Les mélodies sont bien entendu travaillées en ce sens et augmentent ce sentiment, cette sensation…
Des inflexions à la A.Morissette insistent parfois vers cette articulation nasale, accentuée, entêtante tant que souple.

La pochette est d’un kitch à faire fuir une bande rockers métallo en rut, elle nous plonge dans le mauvais goût le plus américain possible, entre la série b de chez b et la pub rétro pour céréales ou autre lessive, ou là, voyage idyllique de seconde zone.
Il faut dépasser un max de choses de prime abord mais dès le premier titre on sait qu’on a là affaire à un album dont on ne va pas se débarrasser de sitôt.
Il devient très vite hallucinogène, impalpable et charmeur, magique… obsédant car certaines mélodies le sont et Lana le devient donc…

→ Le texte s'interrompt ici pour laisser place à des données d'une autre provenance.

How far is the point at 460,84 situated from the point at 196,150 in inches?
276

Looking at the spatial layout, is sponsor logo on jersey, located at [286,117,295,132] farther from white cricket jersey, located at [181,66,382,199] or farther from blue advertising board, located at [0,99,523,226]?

La bizarrerie et l’étrange s’invitent parfois, comme si l’expérimental tentait de s’extraire (« Venice Bitch ») de la forme apparemment convenue et pourtant si j’y réfléchis bien… que c’est intelligent et bien foutu que tout cela.
Pas de hasard ou d’approximation, c’est du magnifié, du beau, en fait…

La prod est juste parfaite, soft et d’une rare qualité de mise en place d’éléments pourtant fondus en une forme globale peu soucieuse là encore apparemment, du détail.
La voix est la trame, l’axe, le centre de tout et la musique s’organise autour d’elle pour lui donner plus d’attrait, de valeur et surtout de charge émotionnelle.
Entre orchestre, orientation d’arrangement « acoustique » et environnement électro, tout s’emboite sans heurts (« Summertime »), dans une parfaite unité esthétique.